On the other hand they are very fast to compile, and that is why there was even no interpreter with FullCodeGen, each JavaScript function would get JITed before the first execution (this turned out to be not so great for memory footprint, hence adding the Ignition interpreter).

Logic Duplication and Maintainability

The general design of YJIT seems also fairly close to the FullCodeGen/Crankshaft generation of V8. For instance it’s a really direct approach in that there is logic to emit architecture-specific (x86_64 for YJIT) machine code for a given bytecode instruction.

While this offers a lot of flexibility it is also a large issue for maintainability, because complex logic is duplicated in various forms in different places. For example the logic to read an instance variable is duplicated in yjit_codegen.c and in vm_insnhelper.c.

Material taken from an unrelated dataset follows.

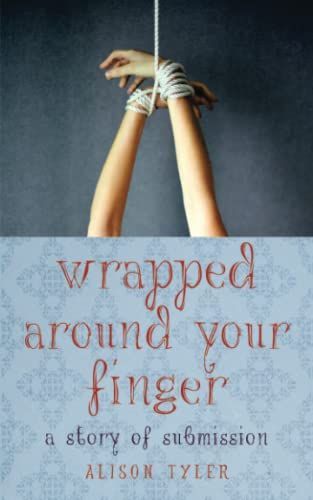 Wrapped around your finger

My understanding is that FullCodeGen/Crankshaft were replaced in large parts because they became unmaintainable. It is really hard to keep multiple duplicates of the same logic in sync and ensure they behave exactly the same behavior in all corner cases (and if it’s not it leads to hard-to-track-and-understand bugs). And this of course just becomes worse with the many architectures and tiers that V8 supports.

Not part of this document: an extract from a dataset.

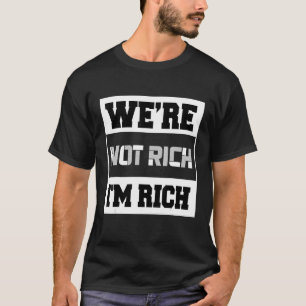 Camiseta Não somos ricos sou rico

The newer V8 generation avoids in large parts this issue by using some kind of macro assembler (think of it as a kind of generic assembly code, which can then be used to emit assembly for a given architecture), and using that macro assembler for both the interpreter and the JIT.

MJIT mostly avoids this issue by reusing C code from the interpreter, and using the C compiler for JIT compiling (of course this offers less flexibility for optimizations). TruffleRuby avoids this issue by partially evaluating the interpreter, which means the same logic/code is used both for the interpreter and the JIT.

This maintainability issue seems difficult to resolve in YJIT because YJIT can’t use the instruction C functions for generating specialized code for instructions (it can call C functions but then it doesn’t optimize anything over the interpreter), and the interpreter cannot use YJIT x86_64-specific assembly (it’s not portable and not particularly readable).

Limitations due to CRuby design

Making a JIT which provides good speedups in CRuby is hard, notably because CRuby has been optimized a lot for interpretation and rather little for just-in-time compilation.

As Maxime mentions in this post under Next Steps there are various things which could be improved in CRuby, but those will likely take a long time. For instance there has been ongoing work for several years to use Variable Width Allocation in CRuby. There is a lot of low-level C code in CRuby, very rarely documented, so it is a huge project to work on any of these without breaking everything else.

Almost all of the core library in CRuby is written in C, which means YJIT or MJIT just see most of the core library as a black box and cannot optimize most of it. There are some exceptions for a few core library methods which can be manually specialized or intrinsified (at the cost of duplication of course), but this is not feasible to extend to a significant part of the core library. Even if YJIT/MJIT could reuse the C code of the core library from CRuby, it is very unlikely they would be able to optimize it meaningfully. Those C functions which implement the core library handle all cases (they must) but to make Ruby code faster one needs to specialize and optimize only the relevant part of the logic, otherwise it will not do a better job than a C compiler. Moving some core library methods to Ruby code would help here, but that would make the CRuby interpreter slower.

This is where alternative Ruby implementations shine, they are not bound by any of these limitations and can use better data representations, allocators, GCs, etc.

Conclusion

I hope this post helped you understand better the landscape of Ruby compilers and various trade-offs. YJIT is a recent addition with fast compilation, full compatibility and some speedups but also various limitations and trade-offs. I believe TruffleRuby will always have more opportunities for better performance as it is not bound by the limitations in CRuby and already has one of the best compilers in the world (the GraalVM Compiler), which understands Ruby code, C code and more.